* _GIVEN INSTRUCTION_
Rewrite the listing below, replacing every instance of "shirt sleeve" with "jersey sleeve" and keeping everything else unchanged. Leave the pictures out of your version.

=== RECORDS PROVIDED ===

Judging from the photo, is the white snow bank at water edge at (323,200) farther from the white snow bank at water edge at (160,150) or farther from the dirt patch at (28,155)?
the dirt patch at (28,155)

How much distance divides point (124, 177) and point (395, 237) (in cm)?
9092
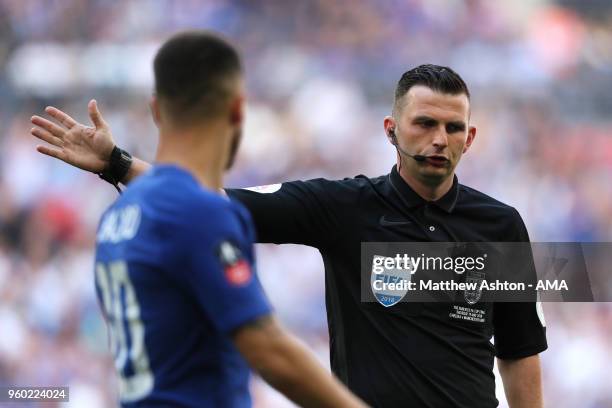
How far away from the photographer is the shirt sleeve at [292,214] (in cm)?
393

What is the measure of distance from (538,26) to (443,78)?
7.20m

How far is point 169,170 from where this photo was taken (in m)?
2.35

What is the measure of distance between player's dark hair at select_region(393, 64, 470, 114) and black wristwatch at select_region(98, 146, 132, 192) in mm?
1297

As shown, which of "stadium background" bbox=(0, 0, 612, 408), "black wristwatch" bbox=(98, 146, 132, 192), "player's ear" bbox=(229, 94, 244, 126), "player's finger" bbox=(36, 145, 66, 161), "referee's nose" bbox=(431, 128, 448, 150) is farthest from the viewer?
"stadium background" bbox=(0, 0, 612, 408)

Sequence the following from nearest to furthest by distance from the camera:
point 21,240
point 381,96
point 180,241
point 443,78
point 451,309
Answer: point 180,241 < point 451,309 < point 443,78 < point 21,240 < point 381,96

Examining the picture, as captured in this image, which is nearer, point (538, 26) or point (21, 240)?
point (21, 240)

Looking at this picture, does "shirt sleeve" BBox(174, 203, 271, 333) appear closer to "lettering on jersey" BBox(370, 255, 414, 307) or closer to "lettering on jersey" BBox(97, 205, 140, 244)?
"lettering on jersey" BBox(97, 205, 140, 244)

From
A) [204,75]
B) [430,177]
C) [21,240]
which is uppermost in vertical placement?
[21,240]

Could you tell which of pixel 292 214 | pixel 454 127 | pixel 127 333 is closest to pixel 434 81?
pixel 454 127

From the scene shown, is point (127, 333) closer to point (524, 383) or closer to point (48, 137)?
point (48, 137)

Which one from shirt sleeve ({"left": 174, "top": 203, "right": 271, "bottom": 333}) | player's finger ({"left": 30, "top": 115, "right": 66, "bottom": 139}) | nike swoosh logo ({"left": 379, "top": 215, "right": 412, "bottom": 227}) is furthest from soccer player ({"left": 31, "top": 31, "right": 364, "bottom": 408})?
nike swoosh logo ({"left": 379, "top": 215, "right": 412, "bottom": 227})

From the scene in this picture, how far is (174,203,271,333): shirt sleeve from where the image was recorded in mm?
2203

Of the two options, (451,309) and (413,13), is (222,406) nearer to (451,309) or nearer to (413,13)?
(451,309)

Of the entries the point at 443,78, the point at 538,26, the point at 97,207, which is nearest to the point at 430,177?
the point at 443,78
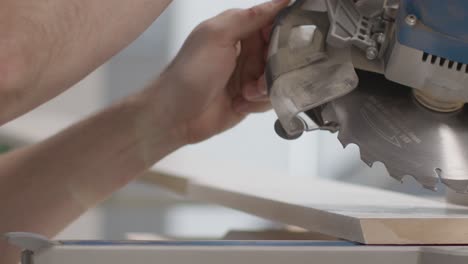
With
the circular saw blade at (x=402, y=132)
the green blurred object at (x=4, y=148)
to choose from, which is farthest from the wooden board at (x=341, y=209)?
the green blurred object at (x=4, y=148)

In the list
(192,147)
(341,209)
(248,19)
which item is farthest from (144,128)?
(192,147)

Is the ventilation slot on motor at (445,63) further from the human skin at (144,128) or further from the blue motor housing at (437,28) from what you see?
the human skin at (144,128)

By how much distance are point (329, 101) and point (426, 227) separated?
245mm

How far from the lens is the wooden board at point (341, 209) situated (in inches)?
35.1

===

* _COMPLETED TASK_
Judging from the photo, is the white snow bank at water edge at (323,200) farther from the white snow bank at water edge at (160,150) or farther from the dirt patch at (28,155)?
the dirt patch at (28,155)

How much distance divides point (124, 177) and point (395, 237) (in cm)?
9092
How far away from the photographer is the jersey sleeve at [292,214] (in cm)?
393

What is the measure of distance from (538,26) to (443,78)?
7.20m

How far is point 169,170 from where this photo was taken (in m)?
2.35

What is the measure of distance between player's dark hair at select_region(393, 64, 470, 114) and black wristwatch at select_region(98, 146, 132, 192) in mm?
1297

As shown, which of "stadium background" bbox=(0, 0, 612, 408), "black wristwatch" bbox=(98, 146, 132, 192), "player's ear" bbox=(229, 94, 244, 126), "player's finger" bbox=(36, 145, 66, 161), "referee's nose" bbox=(431, 128, 448, 150) is farthest from the viewer?
"stadium background" bbox=(0, 0, 612, 408)

Sequence the following from nearest to furthest by distance from the camera:
point 21,240
point 381,96
point 180,241
point 443,78
point 451,309
Answer: point 180,241 < point 451,309 < point 443,78 < point 21,240 < point 381,96

Examining the picture, as captured in this image, which is nearer, point (538, 26) or point (21, 240)?
point (21, 240)

Looking at this picture, does "jersey sleeve" BBox(174, 203, 271, 333) appear closer to "lettering on jersey" BBox(370, 255, 414, 307) or closer to "lettering on jersey" BBox(97, 205, 140, 244)?
"lettering on jersey" BBox(97, 205, 140, 244)

From
A) [204,75]
B) [430,177]
C) [21,240]
which is uppermost in vertical placement?
[21,240]

Could you tell which of pixel 292 214 | pixel 454 127 | pixel 127 333 is closest to pixel 434 81?
pixel 454 127

From the scene shown, is point (127, 333) closer to point (524, 383) or closer to point (48, 137)?
point (48, 137)

Which one from jersey sleeve ({"left": 174, "top": 203, "right": 271, "bottom": 333}) | player's finger ({"left": 30, "top": 115, "right": 66, "bottom": 139}) | nike swoosh logo ({"left": 379, "top": 215, "right": 412, "bottom": 227}) is furthest from soccer player ({"left": 31, "top": 31, "right": 364, "bottom": 408})?
nike swoosh logo ({"left": 379, "top": 215, "right": 412, "bottom": 227})

From the scene in this picture, how far is (174,203,271,333): jersey sleeve from where the image was recorded in mm?
2203

Of the two options, (451,309) and (413,13), is (222,406) nearer to (451,309) or nearer to (413,13)?
(451,309)

Of the entries the point at 443,78, the point at 538,26, the point at 97,207, which is nearest to the point at 430,177?
the point at 443,78
With
the circular saw blade at (x=402, y=132)
the green blurred object at (x=4, y=148)
to choose from, which is farthest from the wooden board at (x=341, y=209)?
the green blurred object at (x=4, y=148)

In the list
(192,147)
(341,209)
(248,19)
which item is farthest from (144,128)?
(192,147)

Is the ventilation slot on motor at (445,63) further from the human skin at (144,128) or further from the blue motor housing at (437,28) from what you see?
the human skin at (144,128)

By how much distance are point (329, 101) and point (426, 227) separated?
245mm

How far from the lens is the wooden board at point (341, 209) situated (in inches)?
35.1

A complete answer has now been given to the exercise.